Mention the name Mike Cormack to most people of my generation and it immediately brings to mind Mike’s last minute conversion of Waka Nathan’s try at Eden Park in 1960.
That conversion clinched the 18-17 win by Auckland over Canterbury and meant the retention of the Ranfurly Shield. In all, Mike played 45 games for Auckland as a fearless, dependable fullback.
He was also an All Blacks trialist, a member of the 1966 Gallaher Shield-winning University side and in the 1970s coached the Varsity premiers. Mike served as president of the Varsity club in 1987-88 coached the NZ Universities national team and was a life member of the Varsity and Barbarians clubs.
Yes, Mike was an integral part of those glory days of Auckland rugby under Fred Allen’s careful eye but there was much more to the man than rugby.
Mike’s sporting heritage was undeniable – his mother Jean played golf for Auckland, was a University of NZ tennis titleholder and was named captain of the NZ netball team. His father was also a good sportsman and a very handy golfer. Mike grew up as a very good allrounder – sports included cricket, rugby, tennis, golf, fly fishing and duck shooting.

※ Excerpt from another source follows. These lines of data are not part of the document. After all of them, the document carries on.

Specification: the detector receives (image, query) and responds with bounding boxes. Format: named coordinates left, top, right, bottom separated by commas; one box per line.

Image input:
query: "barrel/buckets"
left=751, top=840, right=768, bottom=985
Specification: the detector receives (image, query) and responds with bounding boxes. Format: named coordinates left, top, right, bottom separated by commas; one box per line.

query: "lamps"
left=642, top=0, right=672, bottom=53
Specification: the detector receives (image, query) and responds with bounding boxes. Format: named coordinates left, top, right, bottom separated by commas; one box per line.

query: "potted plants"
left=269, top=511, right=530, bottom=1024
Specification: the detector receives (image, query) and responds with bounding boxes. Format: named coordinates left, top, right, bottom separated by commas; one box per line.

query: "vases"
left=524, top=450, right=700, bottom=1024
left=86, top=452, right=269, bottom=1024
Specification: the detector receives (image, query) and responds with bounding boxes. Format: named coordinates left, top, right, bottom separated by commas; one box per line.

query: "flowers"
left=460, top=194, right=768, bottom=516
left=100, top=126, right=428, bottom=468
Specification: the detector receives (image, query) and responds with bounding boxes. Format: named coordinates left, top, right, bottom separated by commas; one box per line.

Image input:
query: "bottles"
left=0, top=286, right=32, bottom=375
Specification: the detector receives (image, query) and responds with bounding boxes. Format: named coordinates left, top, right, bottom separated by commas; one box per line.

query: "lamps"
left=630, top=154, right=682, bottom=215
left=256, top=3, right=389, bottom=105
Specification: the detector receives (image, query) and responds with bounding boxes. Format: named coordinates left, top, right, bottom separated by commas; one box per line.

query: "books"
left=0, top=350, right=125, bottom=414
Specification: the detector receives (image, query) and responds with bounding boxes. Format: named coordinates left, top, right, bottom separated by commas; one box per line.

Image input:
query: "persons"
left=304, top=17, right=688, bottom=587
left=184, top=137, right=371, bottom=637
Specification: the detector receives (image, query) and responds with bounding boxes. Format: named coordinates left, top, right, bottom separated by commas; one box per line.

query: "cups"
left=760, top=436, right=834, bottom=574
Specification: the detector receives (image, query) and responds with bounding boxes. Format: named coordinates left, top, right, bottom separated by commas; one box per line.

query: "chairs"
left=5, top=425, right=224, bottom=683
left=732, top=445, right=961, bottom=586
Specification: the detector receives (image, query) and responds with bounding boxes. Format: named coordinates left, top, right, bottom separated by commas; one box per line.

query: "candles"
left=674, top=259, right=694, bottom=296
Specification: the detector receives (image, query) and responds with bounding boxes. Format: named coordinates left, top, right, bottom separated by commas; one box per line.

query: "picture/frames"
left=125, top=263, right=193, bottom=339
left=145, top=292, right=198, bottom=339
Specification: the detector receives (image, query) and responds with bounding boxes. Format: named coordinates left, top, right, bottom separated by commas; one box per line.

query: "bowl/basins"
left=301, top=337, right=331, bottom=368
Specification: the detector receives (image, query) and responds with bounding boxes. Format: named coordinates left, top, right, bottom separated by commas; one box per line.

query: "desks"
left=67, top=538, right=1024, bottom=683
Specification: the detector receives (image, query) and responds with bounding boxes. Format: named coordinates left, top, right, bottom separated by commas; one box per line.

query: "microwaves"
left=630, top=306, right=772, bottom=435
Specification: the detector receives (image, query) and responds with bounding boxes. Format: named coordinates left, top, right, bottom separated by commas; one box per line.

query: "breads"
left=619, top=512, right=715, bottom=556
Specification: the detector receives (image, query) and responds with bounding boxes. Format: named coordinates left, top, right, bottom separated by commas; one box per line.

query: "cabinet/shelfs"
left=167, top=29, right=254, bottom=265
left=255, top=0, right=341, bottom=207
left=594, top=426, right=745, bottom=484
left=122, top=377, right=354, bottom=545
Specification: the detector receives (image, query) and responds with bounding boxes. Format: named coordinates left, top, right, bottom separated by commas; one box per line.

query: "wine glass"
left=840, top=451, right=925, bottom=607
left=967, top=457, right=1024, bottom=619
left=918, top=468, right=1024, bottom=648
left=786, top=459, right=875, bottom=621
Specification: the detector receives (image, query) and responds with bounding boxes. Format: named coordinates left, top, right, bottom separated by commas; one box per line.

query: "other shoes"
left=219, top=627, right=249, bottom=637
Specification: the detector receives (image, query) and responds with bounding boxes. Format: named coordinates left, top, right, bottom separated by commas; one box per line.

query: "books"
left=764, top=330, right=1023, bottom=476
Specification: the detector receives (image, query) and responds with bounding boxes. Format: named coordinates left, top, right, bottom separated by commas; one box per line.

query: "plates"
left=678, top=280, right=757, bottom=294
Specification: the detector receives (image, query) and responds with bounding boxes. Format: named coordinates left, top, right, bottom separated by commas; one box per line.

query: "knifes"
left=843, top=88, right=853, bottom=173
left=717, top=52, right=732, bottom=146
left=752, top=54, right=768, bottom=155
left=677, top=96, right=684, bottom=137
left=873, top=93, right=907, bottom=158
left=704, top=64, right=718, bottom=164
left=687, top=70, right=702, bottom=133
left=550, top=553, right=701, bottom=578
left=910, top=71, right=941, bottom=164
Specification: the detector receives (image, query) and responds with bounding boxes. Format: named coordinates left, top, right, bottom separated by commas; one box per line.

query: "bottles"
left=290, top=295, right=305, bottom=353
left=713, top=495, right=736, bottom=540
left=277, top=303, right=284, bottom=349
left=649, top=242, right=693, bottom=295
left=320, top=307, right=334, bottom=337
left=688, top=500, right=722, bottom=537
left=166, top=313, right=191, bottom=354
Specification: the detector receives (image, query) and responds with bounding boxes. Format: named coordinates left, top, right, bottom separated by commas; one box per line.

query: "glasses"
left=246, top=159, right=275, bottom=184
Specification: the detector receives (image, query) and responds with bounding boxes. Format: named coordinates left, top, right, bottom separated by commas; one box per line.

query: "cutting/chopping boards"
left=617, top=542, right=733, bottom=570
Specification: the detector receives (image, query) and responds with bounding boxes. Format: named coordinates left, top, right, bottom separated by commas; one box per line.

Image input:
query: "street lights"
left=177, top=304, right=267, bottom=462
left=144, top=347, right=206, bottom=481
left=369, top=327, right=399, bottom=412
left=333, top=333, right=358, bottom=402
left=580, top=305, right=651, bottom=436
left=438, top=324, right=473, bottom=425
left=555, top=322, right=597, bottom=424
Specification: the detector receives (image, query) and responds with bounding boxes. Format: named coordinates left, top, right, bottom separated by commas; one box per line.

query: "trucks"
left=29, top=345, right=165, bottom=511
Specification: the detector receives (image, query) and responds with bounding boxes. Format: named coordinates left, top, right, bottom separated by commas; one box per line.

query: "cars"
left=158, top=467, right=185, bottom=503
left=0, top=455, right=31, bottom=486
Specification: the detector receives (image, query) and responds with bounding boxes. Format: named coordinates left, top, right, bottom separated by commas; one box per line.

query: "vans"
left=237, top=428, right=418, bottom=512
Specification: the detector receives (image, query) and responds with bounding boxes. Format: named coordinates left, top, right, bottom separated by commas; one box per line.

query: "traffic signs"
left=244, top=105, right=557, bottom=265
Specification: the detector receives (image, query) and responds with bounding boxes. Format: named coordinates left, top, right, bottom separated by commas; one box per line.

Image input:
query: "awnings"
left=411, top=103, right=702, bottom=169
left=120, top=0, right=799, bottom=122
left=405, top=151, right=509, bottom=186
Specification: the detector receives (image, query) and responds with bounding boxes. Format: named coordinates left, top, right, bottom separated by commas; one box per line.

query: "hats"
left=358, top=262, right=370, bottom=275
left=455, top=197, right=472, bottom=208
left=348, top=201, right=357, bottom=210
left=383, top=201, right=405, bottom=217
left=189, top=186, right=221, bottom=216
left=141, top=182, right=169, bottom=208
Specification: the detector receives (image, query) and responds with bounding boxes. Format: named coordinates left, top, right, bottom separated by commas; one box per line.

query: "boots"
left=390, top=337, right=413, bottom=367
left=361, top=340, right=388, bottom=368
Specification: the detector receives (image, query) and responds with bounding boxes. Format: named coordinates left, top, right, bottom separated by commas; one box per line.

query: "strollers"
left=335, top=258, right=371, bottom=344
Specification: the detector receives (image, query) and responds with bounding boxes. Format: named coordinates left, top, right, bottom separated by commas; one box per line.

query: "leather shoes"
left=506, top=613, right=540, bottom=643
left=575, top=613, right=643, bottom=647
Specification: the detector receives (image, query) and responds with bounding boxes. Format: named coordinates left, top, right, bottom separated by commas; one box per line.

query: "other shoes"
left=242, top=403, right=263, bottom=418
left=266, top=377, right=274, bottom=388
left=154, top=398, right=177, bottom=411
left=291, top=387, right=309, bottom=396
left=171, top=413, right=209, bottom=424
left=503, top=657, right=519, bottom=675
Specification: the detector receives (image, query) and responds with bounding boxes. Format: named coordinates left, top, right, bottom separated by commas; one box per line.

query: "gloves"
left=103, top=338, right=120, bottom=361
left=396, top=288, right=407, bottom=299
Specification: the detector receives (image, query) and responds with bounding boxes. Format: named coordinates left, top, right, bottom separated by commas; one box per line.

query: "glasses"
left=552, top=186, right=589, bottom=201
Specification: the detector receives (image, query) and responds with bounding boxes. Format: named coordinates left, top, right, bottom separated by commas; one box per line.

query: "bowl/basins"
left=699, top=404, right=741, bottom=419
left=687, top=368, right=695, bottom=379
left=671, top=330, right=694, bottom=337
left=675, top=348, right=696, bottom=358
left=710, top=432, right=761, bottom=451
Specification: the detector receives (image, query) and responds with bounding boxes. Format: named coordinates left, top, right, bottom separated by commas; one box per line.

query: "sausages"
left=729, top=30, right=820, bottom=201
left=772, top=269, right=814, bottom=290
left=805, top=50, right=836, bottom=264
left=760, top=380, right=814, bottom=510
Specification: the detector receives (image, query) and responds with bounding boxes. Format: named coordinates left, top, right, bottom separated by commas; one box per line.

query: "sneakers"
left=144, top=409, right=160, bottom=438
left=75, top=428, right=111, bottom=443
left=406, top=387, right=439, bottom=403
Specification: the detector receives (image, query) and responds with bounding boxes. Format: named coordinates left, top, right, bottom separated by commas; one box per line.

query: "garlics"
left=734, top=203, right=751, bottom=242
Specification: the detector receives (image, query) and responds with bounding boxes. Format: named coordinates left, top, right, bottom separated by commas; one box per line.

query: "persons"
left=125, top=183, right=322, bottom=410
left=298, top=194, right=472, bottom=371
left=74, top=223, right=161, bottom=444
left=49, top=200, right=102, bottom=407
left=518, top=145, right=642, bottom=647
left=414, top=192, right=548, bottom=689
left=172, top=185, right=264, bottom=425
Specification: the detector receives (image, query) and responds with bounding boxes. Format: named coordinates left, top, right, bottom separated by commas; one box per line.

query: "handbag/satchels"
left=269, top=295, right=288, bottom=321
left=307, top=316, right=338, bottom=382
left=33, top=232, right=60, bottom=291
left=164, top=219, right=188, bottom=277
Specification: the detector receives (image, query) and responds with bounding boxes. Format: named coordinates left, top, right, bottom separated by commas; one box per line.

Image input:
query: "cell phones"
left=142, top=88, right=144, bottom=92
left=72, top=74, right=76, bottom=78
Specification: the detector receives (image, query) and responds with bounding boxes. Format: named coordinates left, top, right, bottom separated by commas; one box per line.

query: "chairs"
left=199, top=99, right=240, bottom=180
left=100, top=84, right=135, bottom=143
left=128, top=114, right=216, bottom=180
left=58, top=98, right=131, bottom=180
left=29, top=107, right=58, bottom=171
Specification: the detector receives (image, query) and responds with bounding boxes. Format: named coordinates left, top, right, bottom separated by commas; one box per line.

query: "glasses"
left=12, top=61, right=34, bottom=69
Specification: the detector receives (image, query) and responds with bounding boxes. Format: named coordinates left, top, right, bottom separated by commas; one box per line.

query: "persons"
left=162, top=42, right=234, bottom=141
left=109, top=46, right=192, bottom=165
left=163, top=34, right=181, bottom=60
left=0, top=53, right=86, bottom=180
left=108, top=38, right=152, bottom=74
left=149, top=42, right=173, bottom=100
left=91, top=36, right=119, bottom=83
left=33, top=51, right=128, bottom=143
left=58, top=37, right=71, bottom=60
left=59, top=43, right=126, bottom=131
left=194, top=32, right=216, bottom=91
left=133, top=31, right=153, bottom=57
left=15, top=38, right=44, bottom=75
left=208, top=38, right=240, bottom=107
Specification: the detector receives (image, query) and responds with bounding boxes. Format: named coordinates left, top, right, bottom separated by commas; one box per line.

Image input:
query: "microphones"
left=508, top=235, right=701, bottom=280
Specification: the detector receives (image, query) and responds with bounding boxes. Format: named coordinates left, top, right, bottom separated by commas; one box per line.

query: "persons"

With his King’s College education, abundant charm and a law degree under his belt, Mike spent a couple of years making international friends living and working in the UK where his rugby skills were again evident and Mike had his first introduction as a player for the Barbarians club. His close association with that club was to continue right through his life, including his election to president in 2006-07 and culminating with the naming of the main corporate box in the relocated Baabaas clubrooms at Eden Park as the Mike Cormack Suite.
This honour, which took place just three days before his death, recognised the contribution Mike’s perseverance, great negotiating skills and sharp legal mind had made to the successful relocation of the club into the ASB Stand. In typical Cormack fashion, Mike shrugged off all help in spite of his failing health to reply with a brilliant, incisive and humorous speech. It was a fitting tribute to Mike, who was surrounded by family and friends.
While sport was an integral part of Mike’s life, it was only one facet. Following his time in the UK, Mike returned to NZ to become a partner of Turner Hopkins before joining this firm in 1977 as a senior partner under its then name of Martelli McKegg Wells and Cormack. Mike remained here until his death and continued to be a skilled and valued mentor to clients, fellow partners and staff. Mike was a favourite amongst all. Our staff were enamoured with his wit, his easy conversational skills, his dancing ability and his occasional renditions in song and dance of those saucy ditties he had soaked up in his rugby days.
Mike never turned his back on those institutions that had helped him. I well remember the many appeals with which he helped or spearheaded unstintingly over the years. They included raising funds for the University Rugby Club’s premises at Merton Road, for the completion of the Holy Trinity Cathedral, for the Barbarians Rugby Club and for the King’s College Foundation.
In spite of his many other pressures, Mike always had time for family and friends. Annual trips away with his share club were interspersed with holidays which usually involved sporting activity of some sort, often golf. At his home in Remuera and at his beach house at Langs Beach, Mike enjoyed hosting children, grandchildren, clients and friends. From Langs he frequently made the journey north to assist his long-time friend and client Julian Robertson in the setting up of Kauri Cliffs Golf Course, now a world-class course and resort.
Mike’s wife Ruth has the hardest road ahead. She has lost not only her soulmate but her golfing partner.